The dithering takes to the skies
Another fantastic example of the cost of political procrastination comes courtesy South African Airways (SAA). I have written about this political white elephant many times in the last few years; but given government’s approach to decision making, expect to cover the story for decades to come. The story should be familiar to all South Africans: Over decades, taxpayers have kept an unprofitable SAA in the sky despite gross mismanagement and ongoing political interference. I have lost count of how much money the airline has sucked in over the years but the total runs into many billions of rand.
After decades of dithering, government finally realised that SAA was unviable; but instead of pulling the plug on the institution they entered a business rescue process, promising billions more if the airline could be saved. The business rescue practitioners wasted little time in adopting government’s political procrastination process, to such effect that we are 15 months into the process with almost no idea of the airline’s long-term prospects. What is clear, is that the rescue process added more than R200 million in fees to the airline’s 2020 operating expenses.
Our latest information is that SAA will emerge in a new and sustainable form from April 2021. Government says that it will carry the full cost of restructuring the entity, already totalling R10.5 billion, and has hinted that an as yet unnamed equity partner will inject capital at some future point. But the operating environment facing domestic and international airlines circa 2021 is the worst on record due to pandemic-induced travel restrictions and changes in how the world conducts business. It would therefore appear that we have come full circle, from unprofitable state-owned airline to airline in business rescue to unprofitable state-owned airline. And that provides a suitable excuse for South African taxpayers to unite in a collective WTF moment.
Procrastination impacts our retirement outcomes too
I have experienced procrastination in the retirement funding environment too, both personally and as a journalist commenting on critical retirement regulations. I am among many South African savers who got off to a late start on the retirement savings journey. It is alarming how easy it is to defer such an important decision during one’s early working years. Nowadays I preach the retirement industry gospel of saving 15% or so of your gross annual income, starting as early as possible. Procrastination is a decimator of investment value accumulation because it strips away the benefit of compound interest and time in the market.

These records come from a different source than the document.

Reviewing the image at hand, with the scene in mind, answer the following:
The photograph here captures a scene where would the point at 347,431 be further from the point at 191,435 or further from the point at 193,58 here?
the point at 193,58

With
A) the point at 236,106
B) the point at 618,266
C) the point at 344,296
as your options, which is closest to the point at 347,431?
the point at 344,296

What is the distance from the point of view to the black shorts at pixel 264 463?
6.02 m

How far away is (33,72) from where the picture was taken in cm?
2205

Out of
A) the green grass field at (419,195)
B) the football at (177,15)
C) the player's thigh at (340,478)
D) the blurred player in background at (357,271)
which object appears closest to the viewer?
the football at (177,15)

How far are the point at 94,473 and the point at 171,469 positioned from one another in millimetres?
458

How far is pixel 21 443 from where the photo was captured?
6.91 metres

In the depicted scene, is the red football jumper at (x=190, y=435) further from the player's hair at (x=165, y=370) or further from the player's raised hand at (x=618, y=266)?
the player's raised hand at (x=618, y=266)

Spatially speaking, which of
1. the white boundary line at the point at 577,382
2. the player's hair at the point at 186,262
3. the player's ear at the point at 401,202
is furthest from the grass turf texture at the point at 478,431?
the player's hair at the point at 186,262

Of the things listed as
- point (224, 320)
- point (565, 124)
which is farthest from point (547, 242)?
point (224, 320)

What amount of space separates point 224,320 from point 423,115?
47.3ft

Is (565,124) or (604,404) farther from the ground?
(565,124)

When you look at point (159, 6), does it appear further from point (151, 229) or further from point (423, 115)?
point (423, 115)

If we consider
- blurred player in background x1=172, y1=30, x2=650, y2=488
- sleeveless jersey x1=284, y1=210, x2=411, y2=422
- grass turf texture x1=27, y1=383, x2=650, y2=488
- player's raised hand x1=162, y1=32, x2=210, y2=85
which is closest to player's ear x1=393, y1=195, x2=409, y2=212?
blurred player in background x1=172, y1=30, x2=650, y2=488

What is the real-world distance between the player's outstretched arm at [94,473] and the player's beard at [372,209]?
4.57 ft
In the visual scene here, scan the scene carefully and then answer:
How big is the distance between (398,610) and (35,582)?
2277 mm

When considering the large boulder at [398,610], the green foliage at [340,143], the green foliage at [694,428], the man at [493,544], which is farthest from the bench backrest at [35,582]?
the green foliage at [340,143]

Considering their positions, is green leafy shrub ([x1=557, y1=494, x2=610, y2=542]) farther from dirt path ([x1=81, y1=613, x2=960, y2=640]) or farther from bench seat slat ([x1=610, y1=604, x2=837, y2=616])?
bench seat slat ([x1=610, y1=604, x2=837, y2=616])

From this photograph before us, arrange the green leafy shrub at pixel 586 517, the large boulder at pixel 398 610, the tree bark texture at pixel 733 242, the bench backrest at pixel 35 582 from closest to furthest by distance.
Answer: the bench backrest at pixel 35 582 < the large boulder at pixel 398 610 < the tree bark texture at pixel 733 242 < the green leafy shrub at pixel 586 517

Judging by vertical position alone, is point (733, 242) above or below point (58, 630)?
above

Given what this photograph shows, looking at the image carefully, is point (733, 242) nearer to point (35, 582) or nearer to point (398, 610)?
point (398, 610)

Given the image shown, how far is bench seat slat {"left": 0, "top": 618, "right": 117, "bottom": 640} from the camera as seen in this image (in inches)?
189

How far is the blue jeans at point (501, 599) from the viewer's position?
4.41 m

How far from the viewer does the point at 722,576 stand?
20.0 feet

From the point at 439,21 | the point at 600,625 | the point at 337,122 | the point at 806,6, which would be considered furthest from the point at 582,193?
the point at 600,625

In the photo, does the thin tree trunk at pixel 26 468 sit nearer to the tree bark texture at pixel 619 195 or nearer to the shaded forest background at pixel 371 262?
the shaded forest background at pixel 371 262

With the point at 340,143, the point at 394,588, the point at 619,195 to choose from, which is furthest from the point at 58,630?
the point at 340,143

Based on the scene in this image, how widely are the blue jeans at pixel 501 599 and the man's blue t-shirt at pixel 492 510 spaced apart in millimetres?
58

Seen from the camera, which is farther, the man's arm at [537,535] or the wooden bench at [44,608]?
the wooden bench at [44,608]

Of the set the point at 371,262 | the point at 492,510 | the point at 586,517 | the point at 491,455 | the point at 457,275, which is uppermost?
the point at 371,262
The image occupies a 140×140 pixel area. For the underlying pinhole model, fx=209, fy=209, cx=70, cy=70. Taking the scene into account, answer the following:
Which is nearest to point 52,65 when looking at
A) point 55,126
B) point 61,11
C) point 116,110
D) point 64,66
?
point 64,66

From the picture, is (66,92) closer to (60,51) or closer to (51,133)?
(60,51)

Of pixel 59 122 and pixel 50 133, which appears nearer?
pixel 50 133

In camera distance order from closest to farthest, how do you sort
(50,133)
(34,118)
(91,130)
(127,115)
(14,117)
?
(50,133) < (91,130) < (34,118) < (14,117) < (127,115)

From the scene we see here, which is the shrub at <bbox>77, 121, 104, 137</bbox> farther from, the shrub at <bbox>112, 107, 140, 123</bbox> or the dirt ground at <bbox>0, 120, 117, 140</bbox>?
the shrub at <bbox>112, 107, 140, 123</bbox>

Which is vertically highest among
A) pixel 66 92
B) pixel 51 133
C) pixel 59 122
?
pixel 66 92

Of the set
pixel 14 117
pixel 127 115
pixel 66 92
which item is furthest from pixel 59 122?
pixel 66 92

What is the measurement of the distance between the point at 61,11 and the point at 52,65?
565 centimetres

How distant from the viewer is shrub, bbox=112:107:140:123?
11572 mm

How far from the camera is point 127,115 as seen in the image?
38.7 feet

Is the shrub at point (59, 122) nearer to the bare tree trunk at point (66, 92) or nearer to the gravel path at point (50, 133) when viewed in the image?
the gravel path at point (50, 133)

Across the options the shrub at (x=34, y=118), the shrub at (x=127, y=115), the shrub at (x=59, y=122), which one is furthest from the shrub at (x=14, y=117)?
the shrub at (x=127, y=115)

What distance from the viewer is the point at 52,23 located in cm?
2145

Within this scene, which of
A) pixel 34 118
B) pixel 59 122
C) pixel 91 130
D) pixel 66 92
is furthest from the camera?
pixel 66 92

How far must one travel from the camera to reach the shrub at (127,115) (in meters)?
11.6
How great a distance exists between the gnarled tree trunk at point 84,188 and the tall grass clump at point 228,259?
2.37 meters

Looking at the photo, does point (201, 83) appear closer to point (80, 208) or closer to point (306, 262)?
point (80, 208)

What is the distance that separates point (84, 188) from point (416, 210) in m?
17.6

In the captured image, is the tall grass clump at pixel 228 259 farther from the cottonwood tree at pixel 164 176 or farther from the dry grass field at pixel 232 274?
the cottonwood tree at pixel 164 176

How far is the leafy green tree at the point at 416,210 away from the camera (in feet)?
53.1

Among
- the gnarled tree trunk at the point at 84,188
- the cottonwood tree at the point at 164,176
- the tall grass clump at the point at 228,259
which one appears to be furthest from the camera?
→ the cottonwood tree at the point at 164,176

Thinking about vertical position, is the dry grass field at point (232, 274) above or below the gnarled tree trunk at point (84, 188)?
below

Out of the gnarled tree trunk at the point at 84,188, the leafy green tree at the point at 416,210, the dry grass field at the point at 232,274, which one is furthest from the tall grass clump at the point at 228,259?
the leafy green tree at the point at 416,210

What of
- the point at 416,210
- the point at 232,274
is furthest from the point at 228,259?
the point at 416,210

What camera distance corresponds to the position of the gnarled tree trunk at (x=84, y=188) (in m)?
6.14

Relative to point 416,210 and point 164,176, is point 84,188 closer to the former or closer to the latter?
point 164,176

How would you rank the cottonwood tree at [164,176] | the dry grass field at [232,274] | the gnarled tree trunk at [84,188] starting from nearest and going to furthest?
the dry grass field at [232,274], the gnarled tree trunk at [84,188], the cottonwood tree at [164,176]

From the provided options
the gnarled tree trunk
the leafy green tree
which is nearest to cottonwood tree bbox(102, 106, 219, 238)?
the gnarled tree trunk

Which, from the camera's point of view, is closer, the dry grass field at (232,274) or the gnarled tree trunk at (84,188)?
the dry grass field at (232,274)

National Treasury, meanwhile, has struggled to implement certain retirement reforms due to resistance from trade unions, among other factors. Their reluctance to hastily implement annuitisation, which eventually happened after a multi-year delay, could be held up as an example of procrastination under duress. The bottom line is that the sooner the tough decisions are taken and implemented, the sooner the industry will produce the long-term results it is capable of.

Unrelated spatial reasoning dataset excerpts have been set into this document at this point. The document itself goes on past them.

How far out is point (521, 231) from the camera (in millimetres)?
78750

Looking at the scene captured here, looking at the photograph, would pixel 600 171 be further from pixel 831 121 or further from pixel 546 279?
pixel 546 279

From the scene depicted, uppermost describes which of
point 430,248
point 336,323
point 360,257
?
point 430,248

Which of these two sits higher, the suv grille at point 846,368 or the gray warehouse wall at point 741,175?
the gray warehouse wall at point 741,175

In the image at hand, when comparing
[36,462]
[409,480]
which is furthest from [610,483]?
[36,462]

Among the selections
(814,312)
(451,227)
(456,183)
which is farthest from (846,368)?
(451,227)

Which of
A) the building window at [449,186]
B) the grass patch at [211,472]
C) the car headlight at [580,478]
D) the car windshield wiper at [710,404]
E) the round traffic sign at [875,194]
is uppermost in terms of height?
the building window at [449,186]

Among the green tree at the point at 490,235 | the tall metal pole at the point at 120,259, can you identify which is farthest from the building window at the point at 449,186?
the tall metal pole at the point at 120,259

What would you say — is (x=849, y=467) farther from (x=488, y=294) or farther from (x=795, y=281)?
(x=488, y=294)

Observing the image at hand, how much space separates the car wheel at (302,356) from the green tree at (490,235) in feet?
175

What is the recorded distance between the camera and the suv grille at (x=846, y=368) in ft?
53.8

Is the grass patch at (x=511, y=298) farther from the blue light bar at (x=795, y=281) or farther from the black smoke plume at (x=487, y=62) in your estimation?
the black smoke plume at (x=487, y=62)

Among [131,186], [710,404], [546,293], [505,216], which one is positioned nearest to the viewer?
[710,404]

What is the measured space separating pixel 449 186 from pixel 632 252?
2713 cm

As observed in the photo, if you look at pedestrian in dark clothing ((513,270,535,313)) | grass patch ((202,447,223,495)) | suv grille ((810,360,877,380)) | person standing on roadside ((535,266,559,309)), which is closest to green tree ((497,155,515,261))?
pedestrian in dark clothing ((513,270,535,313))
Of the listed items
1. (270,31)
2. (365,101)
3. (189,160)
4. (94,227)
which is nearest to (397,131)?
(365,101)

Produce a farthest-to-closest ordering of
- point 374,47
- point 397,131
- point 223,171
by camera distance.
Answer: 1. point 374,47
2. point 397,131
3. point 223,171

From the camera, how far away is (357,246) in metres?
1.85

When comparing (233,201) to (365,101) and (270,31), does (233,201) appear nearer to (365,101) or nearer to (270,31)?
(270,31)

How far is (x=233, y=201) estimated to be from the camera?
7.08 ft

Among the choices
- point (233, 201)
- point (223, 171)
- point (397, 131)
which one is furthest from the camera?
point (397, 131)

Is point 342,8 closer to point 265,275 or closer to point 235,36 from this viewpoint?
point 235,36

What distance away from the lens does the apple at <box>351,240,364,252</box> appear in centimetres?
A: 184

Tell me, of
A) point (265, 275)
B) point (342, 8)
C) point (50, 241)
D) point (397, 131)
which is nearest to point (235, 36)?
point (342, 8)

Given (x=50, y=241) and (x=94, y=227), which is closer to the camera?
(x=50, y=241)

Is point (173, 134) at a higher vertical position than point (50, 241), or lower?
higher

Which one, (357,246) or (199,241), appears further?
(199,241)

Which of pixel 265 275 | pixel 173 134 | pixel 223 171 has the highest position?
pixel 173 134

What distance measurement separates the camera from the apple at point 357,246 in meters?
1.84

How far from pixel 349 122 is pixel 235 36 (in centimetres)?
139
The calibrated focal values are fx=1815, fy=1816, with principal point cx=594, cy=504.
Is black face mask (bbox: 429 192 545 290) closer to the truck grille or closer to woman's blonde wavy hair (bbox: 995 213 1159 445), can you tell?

We need to shrug off delaying important decisions until tomorrow, or risk becoming stuck in a perpetual cycle of sub-optimal outcomes and kicking the proverbial can down the road. I end with some telling words by US journalist, Hunter S. Thomson (1937-2005), who wrote: “A man who procrastinates in his choosing will inevitably have his choice made for him by circumstance”. This holds true whether you are an individual delaying saving for retirement, or a minister who refuses to pull the trigger on an already dead project.